Copy each of these records word for word, with nothing changed.

====== Records supplied ======

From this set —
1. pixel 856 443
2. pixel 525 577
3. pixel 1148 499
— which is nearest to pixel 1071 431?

======

» Task solution:
From this set —
1. pixel 856 443
2. pixel 525 577
3. pixel 1148 499
— which is nearest to pixel 1071 431?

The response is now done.